While an increase in the personal allowance and higher rate income tax threshold will be good news for London, together with a boost to house building in the east, there was no news on pollution, public transport and policing, writes Paul Gallagher, tax partner at EY.
A significant increase in the Annual Investment Allowance to encourage capital investment by businesses aims to stimulate economic growth across the country. Changes to intangible fixed assets regime could have a significant impact on groups and improve the international competitiveness of the UK as a location to hold and exploit intellectual property. With much of business investment being in London this is a welcome measure for business and growth.
There is an extension of the British Business Bank’s Start-Up Loans Programme to 2021 to continue the provision of loans and mentoring to entrepreneurs and small businesses. With 40% of tech sector start-ups being in the London, this continued investment will encourage growth in the capital.
Small businesses are also being assisted by the announced reduction in business rates for properties with rateable value below £51,000. However, with the average rateable value in the capital being significantly above this, it remains to be seen how much this will benefit London.
The increase in the personal allowance threshold to £12,500 and the higher rate income tax threshold to £50,000 will have the biggest impact on Londoners where the average salary is the highest in the country.
Items specific to London include £291m from the Housing Infrastructure Fund for 18,000 new homes in east London, though some argue this is still too short of the 66,000 homes required per year. There was also continued support of HS2 enabling business growth in both London, the Midlands and the North.

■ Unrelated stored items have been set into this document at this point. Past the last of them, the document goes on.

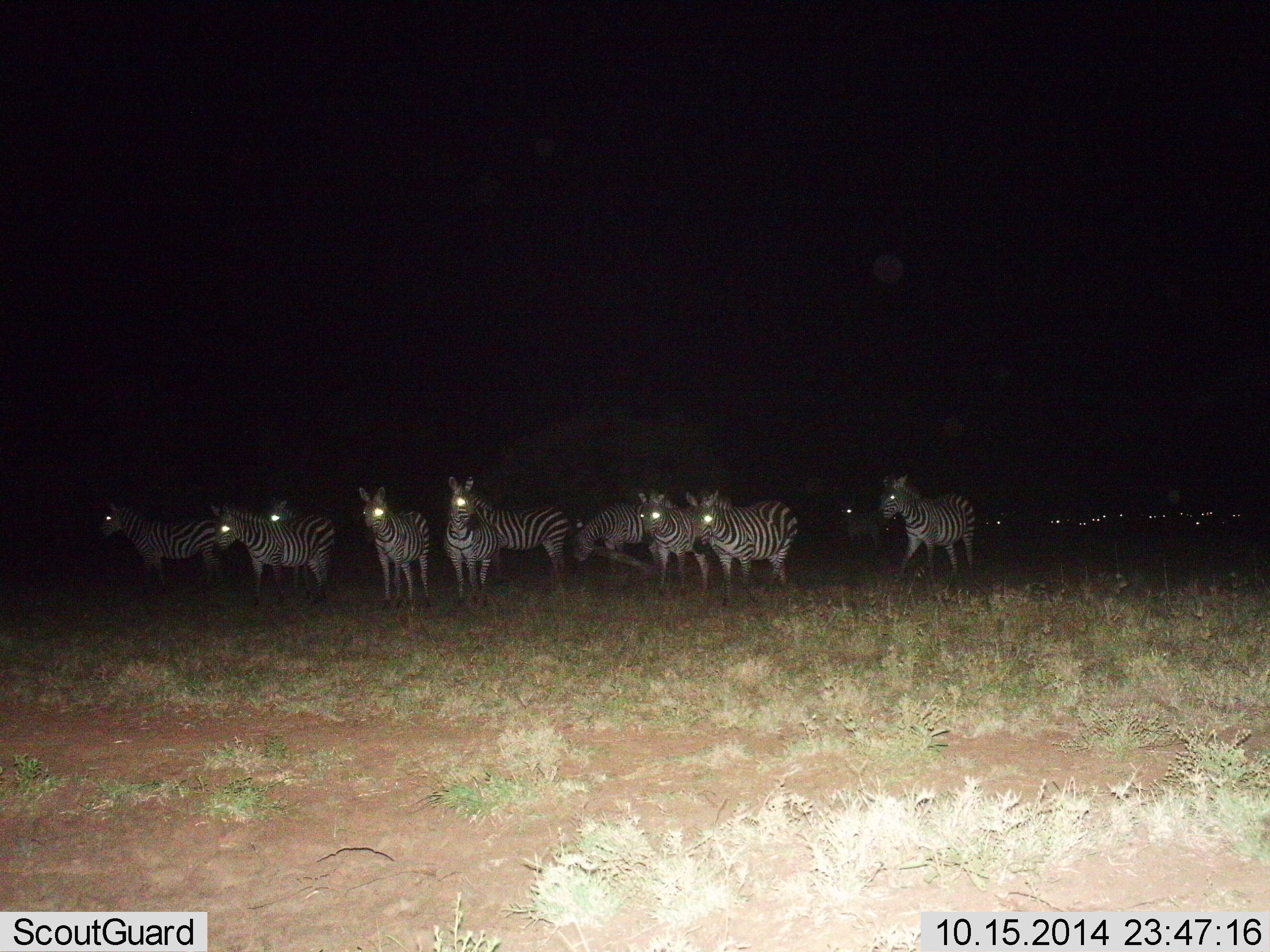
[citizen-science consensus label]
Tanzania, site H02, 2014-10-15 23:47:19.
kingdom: Animalia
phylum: Chordata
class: Mammalia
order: Perissodactyla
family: Equidae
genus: Equus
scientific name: Equus quagga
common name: plains zebra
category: zebra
Zebra (plains zebra) (Equus quagga), count 11-50. Behavior (volunteer vote fractions): standing 100%, resting 10%, moving 20%, interacting 10%. Young present (vote fraction): 0%. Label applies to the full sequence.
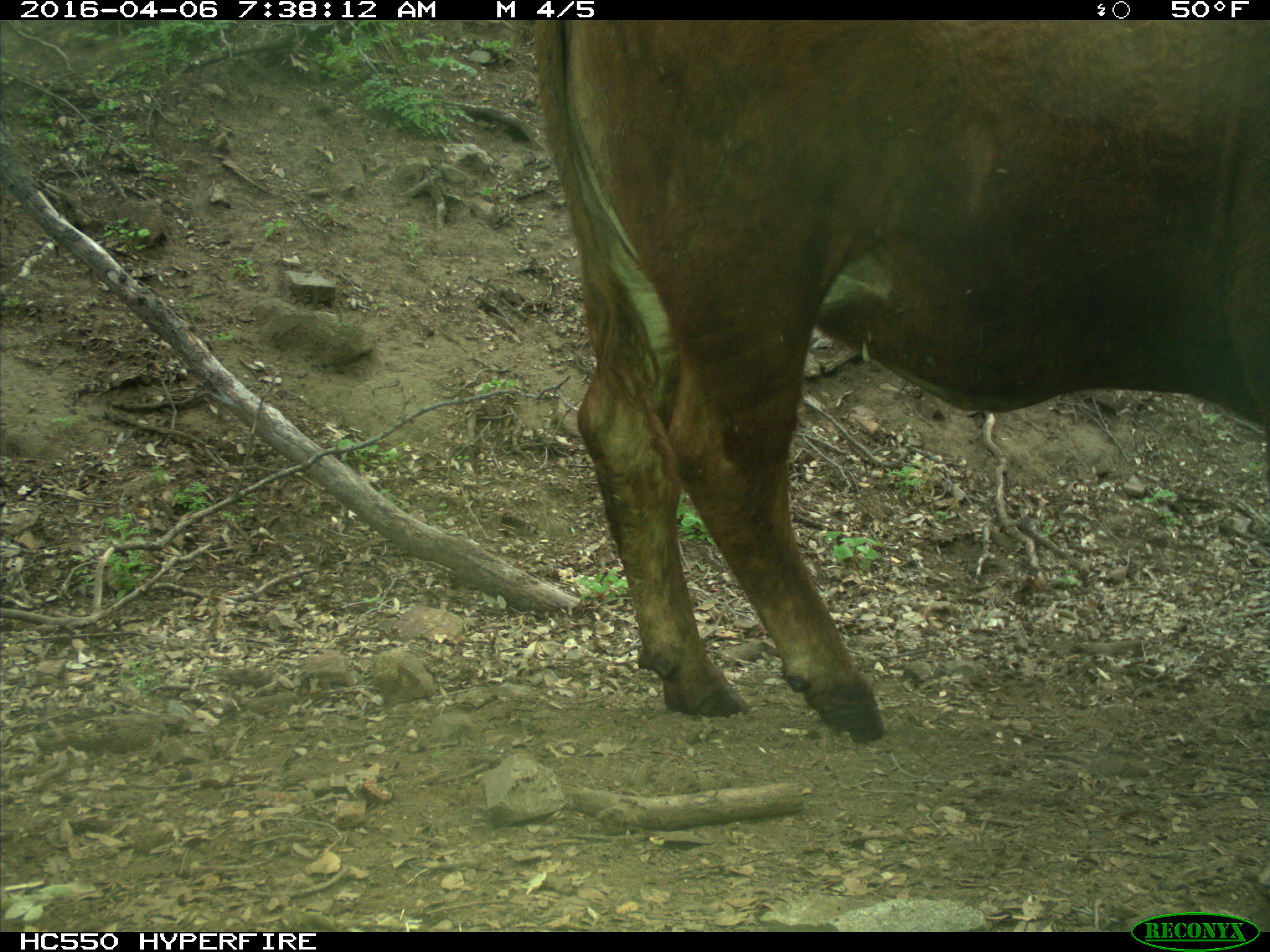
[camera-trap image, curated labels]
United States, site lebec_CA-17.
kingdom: Animalia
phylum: Chordata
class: Mammalia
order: Artiodactyla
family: Bovidae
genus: Bos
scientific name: Bos taurus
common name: domestic cow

As a central finance hub for Europe, London will likely be impacted by the outcome of Brexit. In our pre-Budget survey, 49% highlighted Brexit uncertainty as the biggest threat to UK competitiveness/ investment so the £500m of additional funding allocated to Brexit preparations may help to allay these concerns.
Overall it was a good Budget for London business but was quiet on matters of pollution, public transport and policing – could it have done more for the people of London?
Paul Gallagher is a tax partner at EY.